Unit 1: Solving crimes using authorship analysis

Learning outcomes

By the end of this unit you should:

  • know more about your teacher, classmates and course
  • have identified patterns in texts
  • have used patterns to attribute authorship
  • understand how authorship analysis can be used to solve crimes
  • be able to define the terms in the review section

Activity 1: Your tutor

Listen to this introduction to find out the name of your teacher and how to contact him on campus and via email.

your tutor

Activity 2: Your course

Read the introduction below:

The official university course syllabus provides details of the grade percentages awarded to participation, quizzes and final assessment.

The course divides into two parts: (1) authorship and language, and (2) prototype development. You will work individually, in pairs or teams to understand how language can be used to analyze authorship. You will work in teams to develop a prototype. For students who can program in Python and prefer not to work in teams, you can form a team of one.

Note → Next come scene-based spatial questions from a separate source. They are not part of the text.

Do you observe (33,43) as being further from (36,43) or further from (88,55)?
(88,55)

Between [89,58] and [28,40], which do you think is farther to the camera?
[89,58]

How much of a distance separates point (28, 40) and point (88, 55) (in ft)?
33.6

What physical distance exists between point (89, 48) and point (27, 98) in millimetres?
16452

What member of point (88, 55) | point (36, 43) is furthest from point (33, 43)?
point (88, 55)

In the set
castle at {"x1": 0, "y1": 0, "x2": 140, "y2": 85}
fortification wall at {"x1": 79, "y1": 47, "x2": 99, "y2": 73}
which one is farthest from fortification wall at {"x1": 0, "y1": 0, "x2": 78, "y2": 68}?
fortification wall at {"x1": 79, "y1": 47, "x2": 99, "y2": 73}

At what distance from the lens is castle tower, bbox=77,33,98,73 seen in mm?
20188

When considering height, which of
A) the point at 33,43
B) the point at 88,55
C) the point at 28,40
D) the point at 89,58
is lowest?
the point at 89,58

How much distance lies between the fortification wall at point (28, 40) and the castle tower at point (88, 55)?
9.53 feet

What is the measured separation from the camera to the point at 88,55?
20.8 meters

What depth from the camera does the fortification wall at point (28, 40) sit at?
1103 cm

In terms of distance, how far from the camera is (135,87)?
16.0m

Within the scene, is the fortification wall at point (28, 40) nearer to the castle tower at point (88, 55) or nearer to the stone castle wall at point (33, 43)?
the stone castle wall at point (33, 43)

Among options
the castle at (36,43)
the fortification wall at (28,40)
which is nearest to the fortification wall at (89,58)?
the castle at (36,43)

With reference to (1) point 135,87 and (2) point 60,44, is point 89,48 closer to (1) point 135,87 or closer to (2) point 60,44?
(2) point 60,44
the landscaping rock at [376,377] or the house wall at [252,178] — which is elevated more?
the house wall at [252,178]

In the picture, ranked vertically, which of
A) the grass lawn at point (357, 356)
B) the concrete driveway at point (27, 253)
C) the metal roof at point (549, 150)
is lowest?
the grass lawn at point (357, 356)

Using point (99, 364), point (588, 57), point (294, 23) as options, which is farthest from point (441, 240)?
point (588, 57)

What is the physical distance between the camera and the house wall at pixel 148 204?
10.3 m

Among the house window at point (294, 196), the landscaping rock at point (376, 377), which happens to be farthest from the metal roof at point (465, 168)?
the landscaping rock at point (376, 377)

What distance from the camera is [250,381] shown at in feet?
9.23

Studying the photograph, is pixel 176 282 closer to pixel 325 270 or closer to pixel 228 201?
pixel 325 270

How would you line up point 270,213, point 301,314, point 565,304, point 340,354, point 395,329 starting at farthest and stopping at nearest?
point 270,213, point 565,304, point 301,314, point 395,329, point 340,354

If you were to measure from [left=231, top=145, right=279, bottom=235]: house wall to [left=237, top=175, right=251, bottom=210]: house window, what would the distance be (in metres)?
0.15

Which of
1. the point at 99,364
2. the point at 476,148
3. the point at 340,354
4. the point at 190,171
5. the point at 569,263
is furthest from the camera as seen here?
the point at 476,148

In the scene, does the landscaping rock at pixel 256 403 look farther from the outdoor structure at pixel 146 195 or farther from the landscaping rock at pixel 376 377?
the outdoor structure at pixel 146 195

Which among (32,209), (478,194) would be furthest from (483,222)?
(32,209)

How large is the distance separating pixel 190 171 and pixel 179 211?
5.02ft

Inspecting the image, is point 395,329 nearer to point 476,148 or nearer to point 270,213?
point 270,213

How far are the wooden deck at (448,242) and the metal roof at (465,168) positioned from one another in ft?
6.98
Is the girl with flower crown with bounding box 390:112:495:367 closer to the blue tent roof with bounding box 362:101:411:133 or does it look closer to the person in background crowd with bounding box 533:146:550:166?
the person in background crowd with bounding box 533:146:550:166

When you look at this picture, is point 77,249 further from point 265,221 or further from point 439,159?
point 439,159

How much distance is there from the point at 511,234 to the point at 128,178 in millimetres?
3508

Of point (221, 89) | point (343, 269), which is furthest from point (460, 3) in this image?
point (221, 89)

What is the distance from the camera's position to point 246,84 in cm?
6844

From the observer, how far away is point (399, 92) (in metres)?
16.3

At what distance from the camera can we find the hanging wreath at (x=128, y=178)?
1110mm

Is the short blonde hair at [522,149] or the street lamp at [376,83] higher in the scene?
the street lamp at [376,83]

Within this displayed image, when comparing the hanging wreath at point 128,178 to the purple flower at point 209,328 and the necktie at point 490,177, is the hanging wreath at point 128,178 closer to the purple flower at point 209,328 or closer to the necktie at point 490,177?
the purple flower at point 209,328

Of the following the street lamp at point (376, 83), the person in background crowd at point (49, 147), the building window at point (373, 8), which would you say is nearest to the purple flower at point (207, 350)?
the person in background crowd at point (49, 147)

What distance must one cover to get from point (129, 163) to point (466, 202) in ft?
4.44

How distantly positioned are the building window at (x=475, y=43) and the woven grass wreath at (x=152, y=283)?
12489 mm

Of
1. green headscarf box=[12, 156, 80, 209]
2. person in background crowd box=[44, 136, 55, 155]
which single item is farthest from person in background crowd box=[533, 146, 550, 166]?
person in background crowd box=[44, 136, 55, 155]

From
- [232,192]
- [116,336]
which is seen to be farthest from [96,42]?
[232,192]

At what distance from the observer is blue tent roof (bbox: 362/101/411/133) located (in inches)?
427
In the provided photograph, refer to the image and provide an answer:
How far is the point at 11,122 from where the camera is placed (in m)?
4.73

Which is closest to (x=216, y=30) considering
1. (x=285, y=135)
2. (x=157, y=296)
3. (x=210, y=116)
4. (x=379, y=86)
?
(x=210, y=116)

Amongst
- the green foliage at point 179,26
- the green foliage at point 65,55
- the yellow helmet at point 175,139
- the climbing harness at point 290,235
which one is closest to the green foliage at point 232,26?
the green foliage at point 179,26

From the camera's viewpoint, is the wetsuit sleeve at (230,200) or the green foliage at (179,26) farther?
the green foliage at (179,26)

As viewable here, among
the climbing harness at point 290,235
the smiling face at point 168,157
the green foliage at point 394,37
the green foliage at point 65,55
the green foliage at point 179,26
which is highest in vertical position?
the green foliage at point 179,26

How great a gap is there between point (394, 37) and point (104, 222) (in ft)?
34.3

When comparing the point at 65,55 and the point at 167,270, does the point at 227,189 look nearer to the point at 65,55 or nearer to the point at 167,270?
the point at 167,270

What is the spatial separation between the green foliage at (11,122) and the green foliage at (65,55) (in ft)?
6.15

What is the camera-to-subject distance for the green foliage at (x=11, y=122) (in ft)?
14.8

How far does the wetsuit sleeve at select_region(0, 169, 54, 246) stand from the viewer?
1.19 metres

Active participation is defined (by me) as submitting assignments or completing assigned tasks via the learning management system ( ELMS ).

In general, each assignment or task is awarded either zero or 100%. Most assignments involve solving problems. This emoticon is used to remind you of these. Quizzes are conducted either online or live. The final assignment is the creation of a prototype authorship analysis tool. For this assignment, you need to design, develop and evaluate an original tool. Your group will need to submit three items, namely the source code, a written report and a video evaluation.

Activity 3: Your classmates

Introduce yourself to your classmates. State your preferred name, something you are proficient at (programming, gaming, maths?), and share the reason why you selected this course.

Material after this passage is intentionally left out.